*STATED EXERCISE A*
In the listing, swap "dirt ground" for "muddy soil" in everything from the line containing "From the set" down to the line containing "13.8 inches", with all else unchanged. Return only those lines.

*TEXT SECTION*

An Example

All right, we hope that was a sufficiently grandiose introduction. Now it’s time to get our hands dirty and work through an example. We’ll start very simple and throughout the book delve deeper.

This notebook loads up some actual measurements of the sun over time, cleans the data, and then uses machine learning techniques to fit those data.

Specifically for the data, the observations are from the Solar Dynamics Observatory (SDO) Extreme Ultraviolet Variability Experiment (EVE) that measures all the light coming from the sun between 5 nanometers (nm) and 105 nm. We’ll be working just with the measurements taken at 17.1 nm; light that is emitted from the Iron (Fe) IX ion in the corona, which only exists at a temperature of about 600,000 K – a fairly moderate temperature for the solar corona.

Specifically for the machine learning, we’ll be using Support Vector Regression (SVR) and validation curves. Support Vector Machines (SVM) are typically used in a type of classification, an important category of machine learning that focuses on identifying and labeling groups in the data. SVMs can be extended to regression. There’s some discussion of the function we’ll be using here and here. Validation curves are a way of quantifying the question: which fit is the best fit? Data scientists are probably used to seeing things like reduced \(\chi^2\). The purpose is the same, but these tools are built together in a python module we’ll be using extensively, called scikit-learn.

First we’ll import all the stuff we’re going to need, just to get that out of the way.

# Standard modules
import numpy as np
import pandas as pd
import matplotlib.pyplot as plt
%matplotlib inline
import seaborn as sns
plt.style.use('seaborn')
from scipy.io.idl import readsav
from sklearn.pipeline import make_pipeline
from sklearn.model_selection import validation_curve, ShuffleSplit
from sklearn.metrics import explained_variance_score, make_scorer
from sklearn.svm import SVR
from pandas.plotting import register_matplotlib_converters
register_matplotlib_converters()

*STATED EXERCISE B*
Please answer these questions about the solar data example:
(i) Between which wavelengths does EVE measure the light coming from the sun?
(ii) At about what temperature does the Iron (Fe) IX ion exist in the corona?
(iii) What is the python module called that will be used extensively?

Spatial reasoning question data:
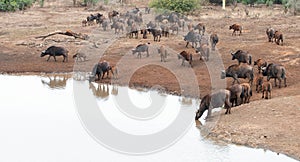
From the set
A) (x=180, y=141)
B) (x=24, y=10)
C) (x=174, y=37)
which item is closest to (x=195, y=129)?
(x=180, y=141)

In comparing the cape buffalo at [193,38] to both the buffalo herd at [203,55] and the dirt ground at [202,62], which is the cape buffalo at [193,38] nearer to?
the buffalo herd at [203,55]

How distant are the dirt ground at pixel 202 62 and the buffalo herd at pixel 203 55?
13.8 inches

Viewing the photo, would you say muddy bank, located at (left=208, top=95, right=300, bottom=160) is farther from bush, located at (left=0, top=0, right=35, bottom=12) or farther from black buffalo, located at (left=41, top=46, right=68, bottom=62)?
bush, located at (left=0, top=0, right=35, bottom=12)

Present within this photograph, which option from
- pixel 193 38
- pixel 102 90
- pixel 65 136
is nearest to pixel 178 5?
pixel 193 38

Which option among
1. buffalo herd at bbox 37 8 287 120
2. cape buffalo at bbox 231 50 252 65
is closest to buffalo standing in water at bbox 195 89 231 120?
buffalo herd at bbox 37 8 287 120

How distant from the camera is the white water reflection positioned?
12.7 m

==

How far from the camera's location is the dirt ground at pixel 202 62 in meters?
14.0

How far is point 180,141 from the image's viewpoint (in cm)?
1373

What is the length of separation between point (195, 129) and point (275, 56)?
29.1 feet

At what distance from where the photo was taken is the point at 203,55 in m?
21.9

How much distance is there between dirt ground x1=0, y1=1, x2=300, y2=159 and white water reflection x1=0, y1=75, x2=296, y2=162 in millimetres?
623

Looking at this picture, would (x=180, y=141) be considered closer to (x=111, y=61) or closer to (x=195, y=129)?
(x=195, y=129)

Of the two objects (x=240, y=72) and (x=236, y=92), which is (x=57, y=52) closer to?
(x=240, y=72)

*COMPLETE OUTPUT A*
From the set
A) (x=180, y=141)
B) (x=24, y=10)
C) (x=174, y=37)
which item is closest to (x=195, y=129)?
(x=180, y=141)

In comparing the cape buffalo at [193,38] to both the buffalo herd at [203,55] and the muddy soil at [202,62], which is the cape buffalo at [193,38] nearer to?
the buffalo herd at [203,55]

How distant are the muddy soil at pixel 202 62 and the buffalo herd at pixel 203 55?
13.8 inches

*COMPLETE OUTPUT B*
(i) Between 5 nanometers (nm) and 105 nm.
(ii) About 600,000 K.
(iii) scikit-learn.